**Task statement**
Report how many lines of the data below contain the string "bottommost", matching case exactly, and give only the number.

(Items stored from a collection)
>>>>

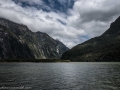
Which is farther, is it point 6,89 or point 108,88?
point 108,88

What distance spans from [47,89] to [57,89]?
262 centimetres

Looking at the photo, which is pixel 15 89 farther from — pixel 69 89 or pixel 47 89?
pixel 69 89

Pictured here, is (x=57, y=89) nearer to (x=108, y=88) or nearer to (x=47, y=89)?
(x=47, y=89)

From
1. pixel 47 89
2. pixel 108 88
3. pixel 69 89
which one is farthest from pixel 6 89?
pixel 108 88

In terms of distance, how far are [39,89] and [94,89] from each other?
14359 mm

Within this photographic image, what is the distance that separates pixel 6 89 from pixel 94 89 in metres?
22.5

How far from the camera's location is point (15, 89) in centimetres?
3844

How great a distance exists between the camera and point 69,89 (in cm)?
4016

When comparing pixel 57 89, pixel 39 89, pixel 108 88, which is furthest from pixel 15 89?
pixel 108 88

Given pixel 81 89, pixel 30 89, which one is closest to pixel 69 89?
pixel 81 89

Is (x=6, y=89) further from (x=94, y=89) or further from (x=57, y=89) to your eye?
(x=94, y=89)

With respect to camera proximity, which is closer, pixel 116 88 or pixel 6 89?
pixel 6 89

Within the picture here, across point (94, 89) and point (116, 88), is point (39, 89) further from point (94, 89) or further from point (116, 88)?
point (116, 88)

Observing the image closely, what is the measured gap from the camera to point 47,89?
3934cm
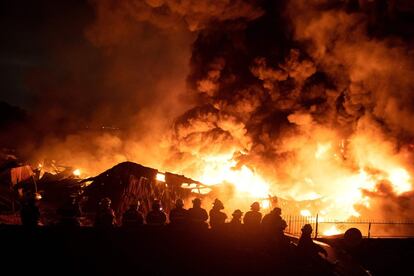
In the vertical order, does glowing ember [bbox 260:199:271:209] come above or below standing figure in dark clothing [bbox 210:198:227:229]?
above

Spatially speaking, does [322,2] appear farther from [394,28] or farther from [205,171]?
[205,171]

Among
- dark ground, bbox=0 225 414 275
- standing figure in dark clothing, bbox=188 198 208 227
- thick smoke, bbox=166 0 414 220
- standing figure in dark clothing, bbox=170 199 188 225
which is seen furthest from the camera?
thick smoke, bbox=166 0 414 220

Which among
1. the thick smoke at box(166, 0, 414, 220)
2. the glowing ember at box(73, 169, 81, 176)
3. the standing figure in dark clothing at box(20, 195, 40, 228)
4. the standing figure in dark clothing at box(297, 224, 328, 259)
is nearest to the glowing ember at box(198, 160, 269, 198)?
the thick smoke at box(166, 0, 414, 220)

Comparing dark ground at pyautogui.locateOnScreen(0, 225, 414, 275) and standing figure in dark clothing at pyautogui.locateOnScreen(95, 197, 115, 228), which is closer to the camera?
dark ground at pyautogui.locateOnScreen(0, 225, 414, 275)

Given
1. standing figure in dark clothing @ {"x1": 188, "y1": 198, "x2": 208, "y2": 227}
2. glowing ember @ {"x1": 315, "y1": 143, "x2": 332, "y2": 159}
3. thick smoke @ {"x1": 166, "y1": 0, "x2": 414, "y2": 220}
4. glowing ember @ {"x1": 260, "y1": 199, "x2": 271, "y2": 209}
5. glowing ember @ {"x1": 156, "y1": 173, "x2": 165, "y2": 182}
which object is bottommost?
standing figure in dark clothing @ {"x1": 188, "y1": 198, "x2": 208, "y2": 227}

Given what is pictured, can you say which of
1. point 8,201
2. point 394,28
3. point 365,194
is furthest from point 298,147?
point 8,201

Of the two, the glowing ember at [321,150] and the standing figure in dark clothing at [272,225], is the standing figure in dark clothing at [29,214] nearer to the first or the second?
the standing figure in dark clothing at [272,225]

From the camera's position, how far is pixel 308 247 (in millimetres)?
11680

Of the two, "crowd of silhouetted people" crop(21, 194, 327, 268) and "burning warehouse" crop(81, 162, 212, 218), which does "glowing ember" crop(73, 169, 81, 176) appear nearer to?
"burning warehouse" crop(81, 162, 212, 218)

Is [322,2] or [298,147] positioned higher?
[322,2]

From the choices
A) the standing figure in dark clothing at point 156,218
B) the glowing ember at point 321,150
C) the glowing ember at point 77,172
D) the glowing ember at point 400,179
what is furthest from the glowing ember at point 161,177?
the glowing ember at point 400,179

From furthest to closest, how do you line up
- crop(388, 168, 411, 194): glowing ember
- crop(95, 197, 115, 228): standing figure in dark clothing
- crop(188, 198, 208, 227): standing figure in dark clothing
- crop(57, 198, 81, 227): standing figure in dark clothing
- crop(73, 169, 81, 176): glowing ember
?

<<<<
>>>>

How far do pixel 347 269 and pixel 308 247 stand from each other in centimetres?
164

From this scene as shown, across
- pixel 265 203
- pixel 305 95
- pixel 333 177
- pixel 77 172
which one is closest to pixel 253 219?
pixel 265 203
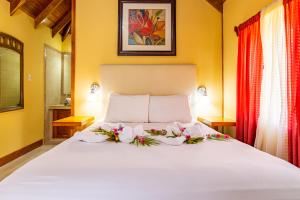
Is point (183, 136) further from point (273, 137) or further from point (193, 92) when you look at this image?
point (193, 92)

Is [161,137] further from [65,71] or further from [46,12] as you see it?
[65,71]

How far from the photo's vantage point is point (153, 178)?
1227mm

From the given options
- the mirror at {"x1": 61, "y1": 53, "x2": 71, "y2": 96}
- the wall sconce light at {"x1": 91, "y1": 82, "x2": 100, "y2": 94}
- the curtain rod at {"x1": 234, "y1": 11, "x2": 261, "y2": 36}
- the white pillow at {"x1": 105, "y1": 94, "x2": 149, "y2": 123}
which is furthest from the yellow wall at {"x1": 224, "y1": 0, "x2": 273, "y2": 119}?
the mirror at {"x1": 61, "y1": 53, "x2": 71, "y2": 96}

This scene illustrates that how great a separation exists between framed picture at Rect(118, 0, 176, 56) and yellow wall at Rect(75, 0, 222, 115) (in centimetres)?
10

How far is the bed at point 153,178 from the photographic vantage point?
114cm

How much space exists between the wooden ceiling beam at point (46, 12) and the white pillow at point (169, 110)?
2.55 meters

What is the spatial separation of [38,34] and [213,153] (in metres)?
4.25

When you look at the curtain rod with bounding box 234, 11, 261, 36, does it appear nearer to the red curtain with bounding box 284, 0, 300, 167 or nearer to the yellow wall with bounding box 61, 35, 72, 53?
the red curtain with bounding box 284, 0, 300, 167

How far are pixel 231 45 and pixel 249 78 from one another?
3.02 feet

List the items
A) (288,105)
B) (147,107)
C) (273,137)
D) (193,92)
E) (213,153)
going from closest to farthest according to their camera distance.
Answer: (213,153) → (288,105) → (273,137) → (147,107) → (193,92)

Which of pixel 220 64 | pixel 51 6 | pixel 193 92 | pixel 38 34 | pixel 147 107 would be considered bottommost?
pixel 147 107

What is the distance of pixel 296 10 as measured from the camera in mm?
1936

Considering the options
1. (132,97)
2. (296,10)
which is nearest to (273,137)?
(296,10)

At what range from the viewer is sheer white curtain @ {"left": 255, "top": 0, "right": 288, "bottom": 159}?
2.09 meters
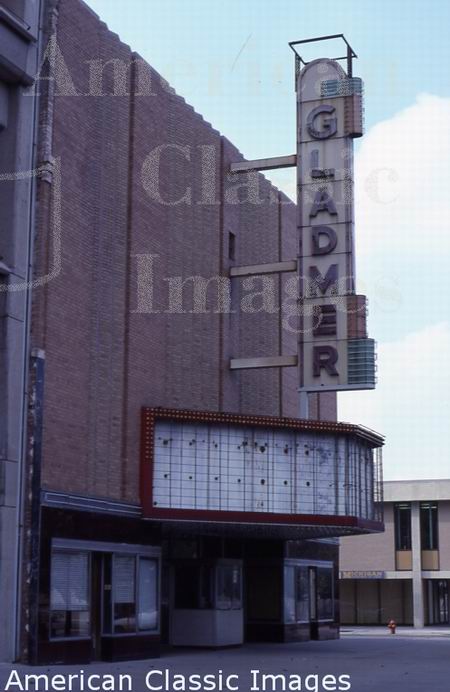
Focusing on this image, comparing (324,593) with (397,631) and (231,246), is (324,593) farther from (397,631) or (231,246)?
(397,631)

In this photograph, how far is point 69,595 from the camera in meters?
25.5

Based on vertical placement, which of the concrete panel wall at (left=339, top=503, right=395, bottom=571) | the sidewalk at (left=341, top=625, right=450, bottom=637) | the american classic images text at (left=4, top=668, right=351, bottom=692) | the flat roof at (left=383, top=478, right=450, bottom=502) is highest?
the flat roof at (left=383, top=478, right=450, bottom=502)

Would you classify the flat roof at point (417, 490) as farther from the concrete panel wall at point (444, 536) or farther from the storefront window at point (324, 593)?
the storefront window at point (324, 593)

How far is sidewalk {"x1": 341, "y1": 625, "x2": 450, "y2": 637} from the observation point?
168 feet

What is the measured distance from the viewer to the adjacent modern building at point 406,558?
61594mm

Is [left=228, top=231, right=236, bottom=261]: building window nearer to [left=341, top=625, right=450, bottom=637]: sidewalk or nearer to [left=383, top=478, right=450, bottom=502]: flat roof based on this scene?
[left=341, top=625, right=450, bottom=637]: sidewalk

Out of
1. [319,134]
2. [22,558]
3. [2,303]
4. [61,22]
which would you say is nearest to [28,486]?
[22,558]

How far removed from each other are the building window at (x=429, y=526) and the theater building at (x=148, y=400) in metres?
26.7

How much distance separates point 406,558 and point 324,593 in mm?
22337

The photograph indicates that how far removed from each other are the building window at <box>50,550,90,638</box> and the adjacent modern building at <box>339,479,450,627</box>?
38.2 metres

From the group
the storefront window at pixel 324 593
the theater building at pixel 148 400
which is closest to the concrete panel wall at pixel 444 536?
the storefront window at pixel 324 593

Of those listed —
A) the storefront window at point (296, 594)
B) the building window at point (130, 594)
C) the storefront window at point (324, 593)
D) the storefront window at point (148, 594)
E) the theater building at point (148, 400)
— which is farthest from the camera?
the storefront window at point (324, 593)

<<<<
>>>>

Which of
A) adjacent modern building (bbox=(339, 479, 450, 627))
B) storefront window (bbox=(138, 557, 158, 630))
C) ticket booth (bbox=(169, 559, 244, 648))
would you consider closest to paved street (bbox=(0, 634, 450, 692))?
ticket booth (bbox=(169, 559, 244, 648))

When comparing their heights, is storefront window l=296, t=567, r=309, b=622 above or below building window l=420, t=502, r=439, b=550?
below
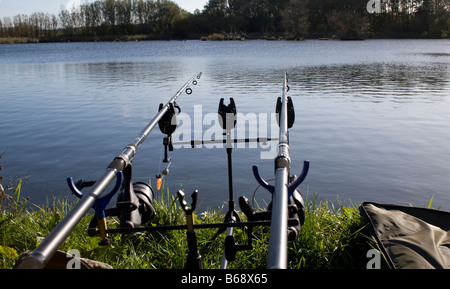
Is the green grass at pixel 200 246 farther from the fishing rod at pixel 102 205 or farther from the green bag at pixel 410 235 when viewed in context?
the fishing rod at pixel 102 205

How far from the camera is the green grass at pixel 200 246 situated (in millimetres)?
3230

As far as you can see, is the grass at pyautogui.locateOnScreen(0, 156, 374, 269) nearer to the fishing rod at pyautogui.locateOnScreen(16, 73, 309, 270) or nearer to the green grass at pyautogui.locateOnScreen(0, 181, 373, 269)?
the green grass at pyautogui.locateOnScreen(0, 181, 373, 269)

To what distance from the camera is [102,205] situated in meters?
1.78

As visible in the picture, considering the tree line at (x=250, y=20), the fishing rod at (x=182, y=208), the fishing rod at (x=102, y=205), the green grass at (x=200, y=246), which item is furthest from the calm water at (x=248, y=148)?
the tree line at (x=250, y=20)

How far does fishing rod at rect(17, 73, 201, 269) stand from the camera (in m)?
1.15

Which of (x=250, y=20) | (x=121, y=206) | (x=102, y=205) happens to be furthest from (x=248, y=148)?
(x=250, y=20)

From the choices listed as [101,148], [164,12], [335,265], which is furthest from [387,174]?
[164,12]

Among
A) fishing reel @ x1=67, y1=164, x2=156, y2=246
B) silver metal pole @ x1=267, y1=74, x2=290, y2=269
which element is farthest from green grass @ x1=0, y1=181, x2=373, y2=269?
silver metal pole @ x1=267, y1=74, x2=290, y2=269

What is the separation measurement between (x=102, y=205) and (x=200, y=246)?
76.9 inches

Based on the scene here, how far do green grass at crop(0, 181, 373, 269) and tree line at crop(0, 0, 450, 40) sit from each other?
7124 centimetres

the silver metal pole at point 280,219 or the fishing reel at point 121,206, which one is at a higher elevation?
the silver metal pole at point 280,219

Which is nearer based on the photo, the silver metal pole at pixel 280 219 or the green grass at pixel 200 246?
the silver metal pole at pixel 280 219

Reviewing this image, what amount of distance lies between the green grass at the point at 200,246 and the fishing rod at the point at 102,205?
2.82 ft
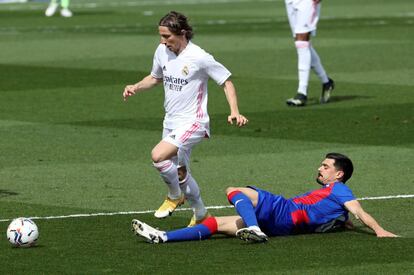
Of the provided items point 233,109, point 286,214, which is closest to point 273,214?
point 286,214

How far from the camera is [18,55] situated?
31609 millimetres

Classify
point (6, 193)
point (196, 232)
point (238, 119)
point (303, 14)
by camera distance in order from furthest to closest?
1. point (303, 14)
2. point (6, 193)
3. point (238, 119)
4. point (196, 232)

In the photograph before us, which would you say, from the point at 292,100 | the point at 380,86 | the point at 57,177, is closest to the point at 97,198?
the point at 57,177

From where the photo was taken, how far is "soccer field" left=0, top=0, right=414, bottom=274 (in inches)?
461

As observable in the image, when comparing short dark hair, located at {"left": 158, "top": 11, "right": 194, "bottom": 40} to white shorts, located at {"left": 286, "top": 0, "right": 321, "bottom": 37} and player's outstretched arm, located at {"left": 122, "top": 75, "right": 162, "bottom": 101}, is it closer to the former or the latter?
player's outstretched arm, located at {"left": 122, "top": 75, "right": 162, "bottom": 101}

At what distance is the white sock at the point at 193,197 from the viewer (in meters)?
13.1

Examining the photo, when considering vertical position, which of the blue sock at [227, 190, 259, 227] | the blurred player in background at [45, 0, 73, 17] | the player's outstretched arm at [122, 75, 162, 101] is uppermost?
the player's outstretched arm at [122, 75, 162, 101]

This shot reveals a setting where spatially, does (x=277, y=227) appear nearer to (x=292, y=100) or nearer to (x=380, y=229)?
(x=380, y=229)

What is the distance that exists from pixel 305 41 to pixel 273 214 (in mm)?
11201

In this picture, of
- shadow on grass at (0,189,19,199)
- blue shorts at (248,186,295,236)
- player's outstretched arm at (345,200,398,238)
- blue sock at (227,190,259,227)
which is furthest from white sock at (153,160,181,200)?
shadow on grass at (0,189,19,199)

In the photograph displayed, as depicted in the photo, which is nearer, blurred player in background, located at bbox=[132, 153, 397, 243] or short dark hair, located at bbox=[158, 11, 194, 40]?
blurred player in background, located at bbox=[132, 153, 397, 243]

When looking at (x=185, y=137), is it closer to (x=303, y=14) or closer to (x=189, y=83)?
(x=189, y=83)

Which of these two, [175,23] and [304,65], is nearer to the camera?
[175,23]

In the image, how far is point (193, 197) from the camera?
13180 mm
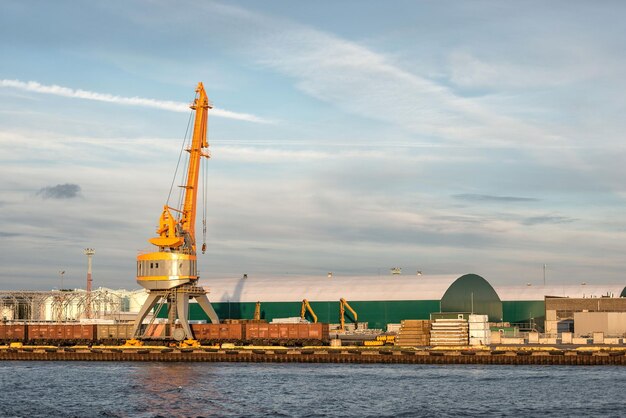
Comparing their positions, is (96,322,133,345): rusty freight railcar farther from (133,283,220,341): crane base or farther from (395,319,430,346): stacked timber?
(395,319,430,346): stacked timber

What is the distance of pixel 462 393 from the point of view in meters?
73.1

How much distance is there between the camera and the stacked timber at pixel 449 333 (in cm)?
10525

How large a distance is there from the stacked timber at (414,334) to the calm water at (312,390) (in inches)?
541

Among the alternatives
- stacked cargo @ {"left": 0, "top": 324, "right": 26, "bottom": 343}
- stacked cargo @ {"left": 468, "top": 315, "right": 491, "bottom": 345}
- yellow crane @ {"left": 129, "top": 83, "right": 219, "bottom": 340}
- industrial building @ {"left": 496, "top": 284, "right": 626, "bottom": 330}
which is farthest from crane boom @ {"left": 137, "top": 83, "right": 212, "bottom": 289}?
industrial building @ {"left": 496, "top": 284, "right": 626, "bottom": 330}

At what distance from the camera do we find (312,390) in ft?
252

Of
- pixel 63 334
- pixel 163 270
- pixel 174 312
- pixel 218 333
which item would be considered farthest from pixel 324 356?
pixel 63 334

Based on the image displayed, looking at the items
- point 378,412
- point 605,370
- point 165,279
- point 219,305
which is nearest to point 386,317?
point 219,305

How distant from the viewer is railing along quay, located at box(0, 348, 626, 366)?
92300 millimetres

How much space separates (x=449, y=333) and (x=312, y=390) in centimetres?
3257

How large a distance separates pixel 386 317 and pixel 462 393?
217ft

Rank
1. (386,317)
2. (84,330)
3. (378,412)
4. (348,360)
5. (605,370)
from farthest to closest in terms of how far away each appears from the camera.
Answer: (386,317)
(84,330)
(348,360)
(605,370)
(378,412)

<<<<

**Exercise response**
2